An optimal glycaemic control delays the onset of pathological albuminuria and progression to overt proteinuria (Evidence 1A). Additionally, in some studies, optimal glycaemic control slows CKD progression (Evidence 1B), minimizes vascular damage, especially in the presence of CKD, and reduces comorbidities and mortality (Evidence 1A). However, tight metabolic control is only recommended in DM patients with DKD when hypoglycaemia episodes are minimized (Evidence 1B) [8, 9]. In this regard, there is growing evidence of a nephroprotective effect of some glucagon-like peptide 1 receptor agonists as well as of drugs with a kidney site of action, sodium–glucose 2 transporter (SGLT2) inhibitors [21-23]. These drugs also decrease the risk of cardiovascular events even in non-diabetics [24]. While SGLT2 inhibitors are not currently indicated for patients with more advanced CKD, this may change soon given the cardiovascular and renal benefits [25]. Moreover, they do not increase the risk of hypoglycaemia. The availability of antidiabetic drugs that do not increase the risk of hypoglycaemia may further allow a tighter but still safe glycaemic control in CKD patients. Interestingly, SGLT2 inhibitors may allow deprescription of drugs [24]. This is especially interesting in diabetic patients with CKD who frequently receive multiple medications, thus compromising compliance with antidiabetic drugs and increasing the risk of medication discrepancies resulting in physicians not knowing which drugs patients are actually taking [26, 27].

In conclusion, the increasing global health burden of CKD, driven in large part by DKD, the suboptimal impact of routine care on DKD outcomes as compared with other DM complications, the realization that successful therapy of CKD requires early diagnosis and intervention, the advances in earlier diagnosis of kidney injury, and the recent availability of antidiabetic drugs with a renal mechanism of action and lack of hypoglycaemia risk, which additionally are cardio- and nephroprotective, all point towards a paradigm change in the care for DM patients in which DM patients should be referred earlier to the nephrologist as part of a coordinated and integrated care approach that actively addresses the early stages of renal disease instead of trying to address kidney disease when it is too late to salvage the kidneys as the need for RRT is approaching.
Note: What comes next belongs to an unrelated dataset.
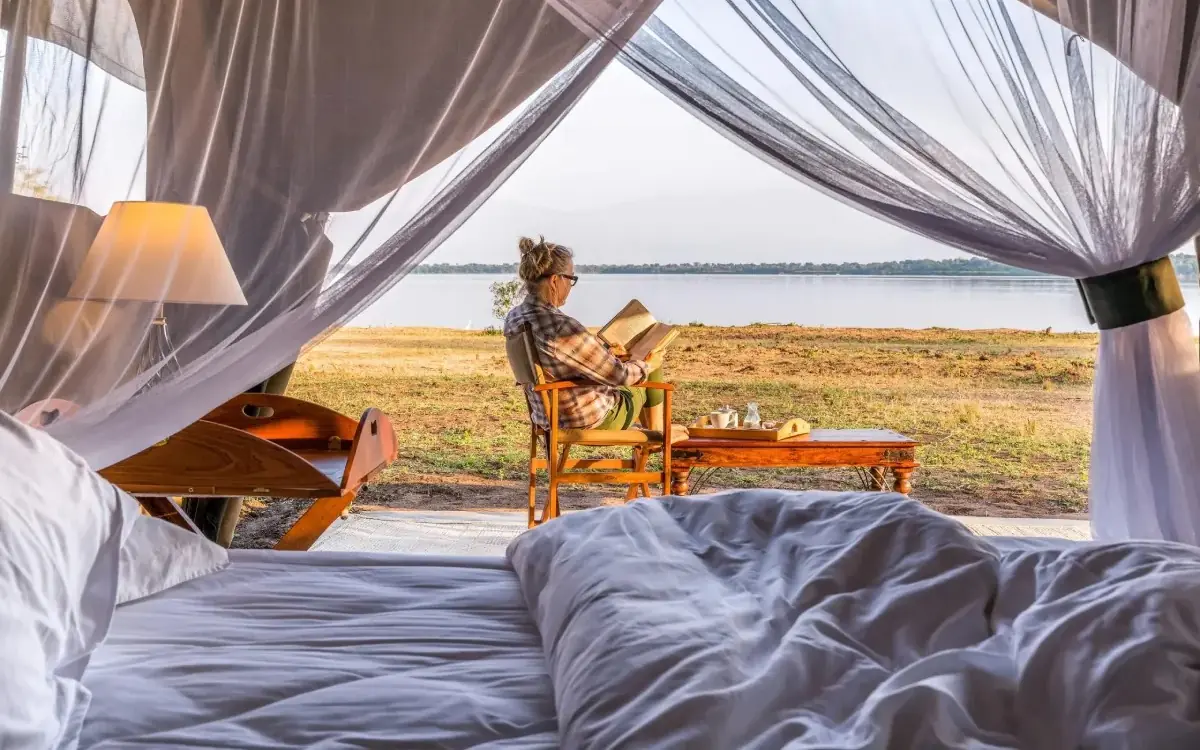 Guest reading in bed with lake view through sheer curtains, Honey Bear Bush Camp, Queen Elizabeth NP, Uganda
We need to practice the ancient aphorism ‘primum non nocere’ and consider the benefits of an early preventive multidisciplinary intervention.

FUNDING

Sources of support: FIS/Fondos FEDER PI18/01386, PI19/00588, PI19/00815, DTS18/00032, ERA-PerMed-JTC2018 (KIDNEY ATTACK AC18/00064 and PERSTIGAN AC18/00071, ISCIII-RETIC REDinREN RD016/0009), Sociedad Española de Nefrología, FRIAT, Comunidad de Madrid en Biomedicina B2017/BMD-3686 CIFRA2-CM.

CONFLICT OF INTEREST STATEMENT

A.O. is a consultant for Sanofi Genzyme, has received speaker fees from Shire, Amicus, Amgen, Otsuka, Mundipharma, Fresenius Medical Care, Kyowa-Kirin, Astra-Zeneca and Menarini, and directs the Mundipharma-Universidad Autónoma de Madrid (UAM) cátedra de Diabetes y Enfermedad Renal. M.J.S. is a consultant for NovoNordisk and has received speaker fees form Janssen, Boehringer, Eli Lilly, AstraZeneca and Esteve. B.F.-F. has served as consultant for Mundipharma and reports speaker fees or travel support from Abbvie, Astrazeneca, Boehringer Ingelheim, Esteve, Menarini, Novartis and Novonordisk. J.L.G. has served as consultant for Boëhringer-Ingelheim, Mundipharma, AstraZeneca and Novonordisk, and has received speaker honoraria from Boëhringer-Ingelheim, Mundipharma, AstraZeneca, Novonordisk, Novartis and Eli Lilly. J.F.N.-G. has served as a consultant and has received speaker fees or travel support from Abbvie, Amgen, AstraZeneca, Boehringer Ingelheim, Esteve, Genzyme, Lilly, Novartis, Servier, Shire and Vifor Fresenius Medical Care, and Renal Pharma. A.M.-C. is a consultant for Boehringer-Ingelheim, Lilly, Esteve and Merck-Sharp-Dhôme, and has received speaker fees from Boëringer-Ingelheim, Lilly, Novo-Nordisk and Esteve.